Commentary

Keeping Your Identify in Your Purse

Lost in all the run-up hype of the Super Bowl and the Olympics (they are the winter games right?) was this little announcement that MasterCard and American Express are in the marketplace selling data collected from their networks of consumer transactions. Every time one of their combined 350 million cards is swiped they collect data, which they combine with other third-party data to give marketers insight into consumer behavior.

This is not online behavior. These are in-store transactions, but they are intended to provide the same kind of consumer profiles that internet ad targeting already does. But with one little difference: your name is on the credit/debit cards and your home address is on your billing statement. And dontcha think that purchase histories that go back eons are every bit indicative of who you REALLY are as search data? The kind that AOL released and it took a couple of reporters but a few days to deduce who an individual was? So where's the outrage? Where is some southern congressman stepping up to sponsor privacy legislation to "protect" consumers from their credit card companies? Where are the FTC hearings and the privacy wonks to prod the hearings along?

I feel like I have written this column four or five times in the past 10 years, but it is worth repeating that your privacy is in far greater danger offline than it is online. Private investigators earn their livings dumpster diving through the financial statements and invoices and phone records you fail to shred. You know those loyalty programs you join at retailers in your hometown; they are nothing but giant data collections that tie you (not someone, but YOU) to your purchase habits. Security cameras are now taking your picture at a growing number of locations around the world. Pretty soon that sexy pair of undies won't be a secret to airport screeners. I could go on, but you get the drift.

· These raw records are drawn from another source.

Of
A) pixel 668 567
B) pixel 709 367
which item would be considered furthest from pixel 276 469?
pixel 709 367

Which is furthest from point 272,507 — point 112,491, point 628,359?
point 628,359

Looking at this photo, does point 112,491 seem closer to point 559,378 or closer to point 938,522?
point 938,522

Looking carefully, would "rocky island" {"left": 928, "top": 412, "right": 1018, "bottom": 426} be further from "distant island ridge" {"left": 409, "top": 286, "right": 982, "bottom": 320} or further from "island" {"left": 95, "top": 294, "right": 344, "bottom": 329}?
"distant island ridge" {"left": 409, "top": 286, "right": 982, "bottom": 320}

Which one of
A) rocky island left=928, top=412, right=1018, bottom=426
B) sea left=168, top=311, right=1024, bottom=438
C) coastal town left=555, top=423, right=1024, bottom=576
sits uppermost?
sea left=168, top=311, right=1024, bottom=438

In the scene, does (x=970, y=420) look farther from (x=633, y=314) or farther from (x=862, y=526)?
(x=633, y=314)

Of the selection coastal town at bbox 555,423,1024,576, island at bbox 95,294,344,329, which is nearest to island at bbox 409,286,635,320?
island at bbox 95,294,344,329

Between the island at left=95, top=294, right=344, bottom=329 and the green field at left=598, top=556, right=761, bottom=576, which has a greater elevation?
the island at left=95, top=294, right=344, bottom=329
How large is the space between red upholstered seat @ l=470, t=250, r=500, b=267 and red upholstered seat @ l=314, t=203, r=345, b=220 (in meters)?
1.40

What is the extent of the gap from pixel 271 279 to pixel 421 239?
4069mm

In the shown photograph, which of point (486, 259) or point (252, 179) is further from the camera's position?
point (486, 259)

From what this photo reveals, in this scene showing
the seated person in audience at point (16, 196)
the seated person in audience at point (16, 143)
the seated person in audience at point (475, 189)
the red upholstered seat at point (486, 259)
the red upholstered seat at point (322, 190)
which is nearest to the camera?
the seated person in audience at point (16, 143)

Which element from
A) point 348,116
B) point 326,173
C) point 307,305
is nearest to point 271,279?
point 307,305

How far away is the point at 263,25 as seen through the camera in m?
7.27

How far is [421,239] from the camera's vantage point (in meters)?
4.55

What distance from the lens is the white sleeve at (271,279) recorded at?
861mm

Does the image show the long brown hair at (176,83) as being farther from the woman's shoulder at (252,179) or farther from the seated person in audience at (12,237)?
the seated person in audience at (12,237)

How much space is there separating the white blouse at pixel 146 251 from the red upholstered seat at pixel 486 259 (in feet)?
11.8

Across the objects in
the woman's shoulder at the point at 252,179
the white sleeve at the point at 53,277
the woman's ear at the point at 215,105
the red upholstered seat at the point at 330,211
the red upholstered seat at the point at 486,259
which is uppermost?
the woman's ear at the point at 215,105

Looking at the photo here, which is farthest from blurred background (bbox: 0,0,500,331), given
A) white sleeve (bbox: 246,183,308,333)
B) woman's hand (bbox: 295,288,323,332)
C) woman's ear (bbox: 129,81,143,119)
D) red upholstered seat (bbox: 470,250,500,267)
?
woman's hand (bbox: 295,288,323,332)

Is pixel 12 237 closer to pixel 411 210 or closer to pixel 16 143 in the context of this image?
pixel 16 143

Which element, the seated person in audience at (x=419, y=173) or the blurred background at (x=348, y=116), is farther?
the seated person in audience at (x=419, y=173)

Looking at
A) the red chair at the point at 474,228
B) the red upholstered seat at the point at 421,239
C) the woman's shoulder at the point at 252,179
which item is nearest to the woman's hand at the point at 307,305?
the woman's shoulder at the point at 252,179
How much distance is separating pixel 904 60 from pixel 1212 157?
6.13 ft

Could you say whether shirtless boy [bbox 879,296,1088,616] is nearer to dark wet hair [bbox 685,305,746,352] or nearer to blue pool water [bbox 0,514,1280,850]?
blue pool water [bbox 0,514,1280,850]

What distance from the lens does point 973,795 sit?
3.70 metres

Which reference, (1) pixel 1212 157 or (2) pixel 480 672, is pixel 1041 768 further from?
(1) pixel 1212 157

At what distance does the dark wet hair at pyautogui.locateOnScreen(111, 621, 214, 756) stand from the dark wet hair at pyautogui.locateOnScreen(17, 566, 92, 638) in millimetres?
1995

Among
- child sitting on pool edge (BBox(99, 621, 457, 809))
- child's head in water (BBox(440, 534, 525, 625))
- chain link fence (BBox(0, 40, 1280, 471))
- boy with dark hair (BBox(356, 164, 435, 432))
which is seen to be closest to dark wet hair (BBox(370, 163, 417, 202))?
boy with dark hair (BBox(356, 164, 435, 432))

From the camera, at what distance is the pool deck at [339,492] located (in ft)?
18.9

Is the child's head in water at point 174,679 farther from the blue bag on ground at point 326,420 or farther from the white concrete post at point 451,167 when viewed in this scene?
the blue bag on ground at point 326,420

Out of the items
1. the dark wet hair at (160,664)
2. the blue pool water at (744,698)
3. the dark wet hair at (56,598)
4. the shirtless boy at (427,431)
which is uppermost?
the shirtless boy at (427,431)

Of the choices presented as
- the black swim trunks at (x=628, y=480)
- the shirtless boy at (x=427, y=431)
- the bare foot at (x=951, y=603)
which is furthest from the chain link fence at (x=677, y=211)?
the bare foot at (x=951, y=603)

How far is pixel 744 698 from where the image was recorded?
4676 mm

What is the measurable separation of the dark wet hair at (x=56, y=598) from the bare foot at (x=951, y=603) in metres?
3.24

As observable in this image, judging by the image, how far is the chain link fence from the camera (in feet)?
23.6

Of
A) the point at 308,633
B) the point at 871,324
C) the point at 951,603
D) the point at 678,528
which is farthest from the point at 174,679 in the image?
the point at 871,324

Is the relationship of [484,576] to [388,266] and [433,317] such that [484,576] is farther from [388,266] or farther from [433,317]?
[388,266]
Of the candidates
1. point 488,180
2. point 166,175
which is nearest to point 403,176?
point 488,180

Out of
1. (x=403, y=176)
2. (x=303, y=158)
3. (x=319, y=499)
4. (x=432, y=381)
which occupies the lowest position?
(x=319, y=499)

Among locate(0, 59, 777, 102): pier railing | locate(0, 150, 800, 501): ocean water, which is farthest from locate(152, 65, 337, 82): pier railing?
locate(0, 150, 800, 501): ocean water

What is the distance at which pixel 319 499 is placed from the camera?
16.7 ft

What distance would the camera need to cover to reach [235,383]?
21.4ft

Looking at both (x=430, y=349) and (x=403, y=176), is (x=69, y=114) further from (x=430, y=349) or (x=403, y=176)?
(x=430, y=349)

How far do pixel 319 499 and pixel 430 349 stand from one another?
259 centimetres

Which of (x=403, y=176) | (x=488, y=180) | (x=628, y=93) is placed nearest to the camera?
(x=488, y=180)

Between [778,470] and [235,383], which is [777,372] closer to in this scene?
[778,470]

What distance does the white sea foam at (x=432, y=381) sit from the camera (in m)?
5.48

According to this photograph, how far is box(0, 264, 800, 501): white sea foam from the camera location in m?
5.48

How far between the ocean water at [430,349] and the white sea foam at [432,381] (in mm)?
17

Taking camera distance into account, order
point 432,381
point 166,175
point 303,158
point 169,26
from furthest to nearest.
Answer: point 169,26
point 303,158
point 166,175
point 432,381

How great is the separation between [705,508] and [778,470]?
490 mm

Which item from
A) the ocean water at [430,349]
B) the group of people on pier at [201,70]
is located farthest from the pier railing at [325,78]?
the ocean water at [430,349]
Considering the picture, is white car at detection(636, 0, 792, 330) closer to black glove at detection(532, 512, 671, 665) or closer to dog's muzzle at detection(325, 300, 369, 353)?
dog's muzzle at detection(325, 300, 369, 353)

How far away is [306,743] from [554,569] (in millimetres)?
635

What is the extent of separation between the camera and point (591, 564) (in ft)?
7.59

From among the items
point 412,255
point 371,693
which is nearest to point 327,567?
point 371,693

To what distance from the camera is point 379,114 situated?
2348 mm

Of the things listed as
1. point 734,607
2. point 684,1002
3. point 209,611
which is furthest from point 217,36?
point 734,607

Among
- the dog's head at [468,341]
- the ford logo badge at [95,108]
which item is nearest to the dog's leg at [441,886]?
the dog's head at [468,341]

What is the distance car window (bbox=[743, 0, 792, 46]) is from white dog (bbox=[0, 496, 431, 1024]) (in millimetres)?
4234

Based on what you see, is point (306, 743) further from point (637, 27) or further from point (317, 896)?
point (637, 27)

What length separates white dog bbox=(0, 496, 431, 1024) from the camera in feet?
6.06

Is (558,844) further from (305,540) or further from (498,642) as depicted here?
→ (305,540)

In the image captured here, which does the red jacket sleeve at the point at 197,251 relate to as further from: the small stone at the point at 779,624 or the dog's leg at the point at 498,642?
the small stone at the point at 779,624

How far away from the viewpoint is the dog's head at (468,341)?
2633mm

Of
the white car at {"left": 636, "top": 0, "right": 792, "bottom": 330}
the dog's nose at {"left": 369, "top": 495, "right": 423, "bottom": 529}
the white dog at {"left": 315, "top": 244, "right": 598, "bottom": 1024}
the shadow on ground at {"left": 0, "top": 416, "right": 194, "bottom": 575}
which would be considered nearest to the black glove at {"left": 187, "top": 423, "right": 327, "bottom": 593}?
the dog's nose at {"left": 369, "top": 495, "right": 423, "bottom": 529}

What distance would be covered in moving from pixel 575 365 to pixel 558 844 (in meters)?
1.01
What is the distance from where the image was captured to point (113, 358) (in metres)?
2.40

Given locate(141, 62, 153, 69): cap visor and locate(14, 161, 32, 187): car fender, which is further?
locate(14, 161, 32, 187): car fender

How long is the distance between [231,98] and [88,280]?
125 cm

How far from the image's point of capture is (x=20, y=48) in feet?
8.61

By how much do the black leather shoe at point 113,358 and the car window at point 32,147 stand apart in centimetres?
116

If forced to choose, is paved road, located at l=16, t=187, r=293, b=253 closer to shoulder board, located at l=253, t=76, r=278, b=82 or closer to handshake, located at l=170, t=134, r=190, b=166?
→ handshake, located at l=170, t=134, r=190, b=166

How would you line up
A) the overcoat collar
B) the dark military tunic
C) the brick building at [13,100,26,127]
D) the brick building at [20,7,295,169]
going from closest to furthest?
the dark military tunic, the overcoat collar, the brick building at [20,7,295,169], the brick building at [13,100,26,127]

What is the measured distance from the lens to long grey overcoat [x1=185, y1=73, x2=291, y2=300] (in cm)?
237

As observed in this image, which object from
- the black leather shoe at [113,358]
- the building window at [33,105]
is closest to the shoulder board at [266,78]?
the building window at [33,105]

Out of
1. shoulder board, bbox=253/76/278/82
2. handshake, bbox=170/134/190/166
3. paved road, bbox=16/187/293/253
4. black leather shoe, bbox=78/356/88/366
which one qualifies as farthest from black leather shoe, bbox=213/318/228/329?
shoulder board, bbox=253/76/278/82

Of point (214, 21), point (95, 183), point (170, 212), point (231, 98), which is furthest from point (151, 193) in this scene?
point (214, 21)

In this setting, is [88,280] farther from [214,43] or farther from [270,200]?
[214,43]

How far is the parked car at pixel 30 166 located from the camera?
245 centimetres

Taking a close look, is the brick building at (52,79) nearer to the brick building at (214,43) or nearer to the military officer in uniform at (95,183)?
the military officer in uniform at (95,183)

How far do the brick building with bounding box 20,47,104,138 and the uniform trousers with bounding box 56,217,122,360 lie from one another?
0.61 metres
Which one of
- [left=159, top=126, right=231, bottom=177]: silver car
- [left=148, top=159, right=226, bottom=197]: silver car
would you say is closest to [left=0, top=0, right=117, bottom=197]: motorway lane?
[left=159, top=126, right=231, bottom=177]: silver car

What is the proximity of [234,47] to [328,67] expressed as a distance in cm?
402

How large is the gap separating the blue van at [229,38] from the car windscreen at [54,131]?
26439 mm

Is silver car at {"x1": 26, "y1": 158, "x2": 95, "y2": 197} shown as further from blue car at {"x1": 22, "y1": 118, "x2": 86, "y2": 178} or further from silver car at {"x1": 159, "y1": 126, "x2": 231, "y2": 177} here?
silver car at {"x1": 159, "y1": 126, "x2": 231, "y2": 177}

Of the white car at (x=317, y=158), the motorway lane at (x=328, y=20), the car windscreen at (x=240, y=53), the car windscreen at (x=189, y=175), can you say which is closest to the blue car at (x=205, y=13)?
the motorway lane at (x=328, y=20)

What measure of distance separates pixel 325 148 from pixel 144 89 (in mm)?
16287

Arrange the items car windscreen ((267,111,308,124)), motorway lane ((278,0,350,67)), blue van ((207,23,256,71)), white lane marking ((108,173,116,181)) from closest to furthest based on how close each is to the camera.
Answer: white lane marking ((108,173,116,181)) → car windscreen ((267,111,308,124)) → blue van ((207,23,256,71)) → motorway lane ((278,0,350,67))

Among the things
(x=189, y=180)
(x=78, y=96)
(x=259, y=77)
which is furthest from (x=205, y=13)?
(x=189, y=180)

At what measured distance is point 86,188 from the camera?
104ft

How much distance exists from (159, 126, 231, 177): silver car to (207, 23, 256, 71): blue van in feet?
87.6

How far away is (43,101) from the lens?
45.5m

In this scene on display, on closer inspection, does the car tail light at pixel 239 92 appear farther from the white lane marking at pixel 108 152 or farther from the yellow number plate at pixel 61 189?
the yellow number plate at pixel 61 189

It is indeed a little scary to know that just as your broadband connection uplinks you to the wide world of the Internet, the whole wide world -- hackers and all -- use that same link to peek inside your computer (I hope they like my collection of naked supermodels). But you can minimize the potential compromise by keeping sensitive documents off your hard drive, using a good virus protection program (I like the free AVG version), keeping your firewall current (and ON) and using something other than "birthday" as your online banking password.

And for crying out loud, stop worrying about tracking pixels. The doomsday scenarios painted by those who don't like them are truly unlikely to occur since it is not in the interest of the tracking companies to cooperate and produce a collective pixel picture of you. And they work hard to anonymize the data they do collect.

Now, go write your congressman about your credit cards. If for no other reason, to protest the usurious interest rates they now charge.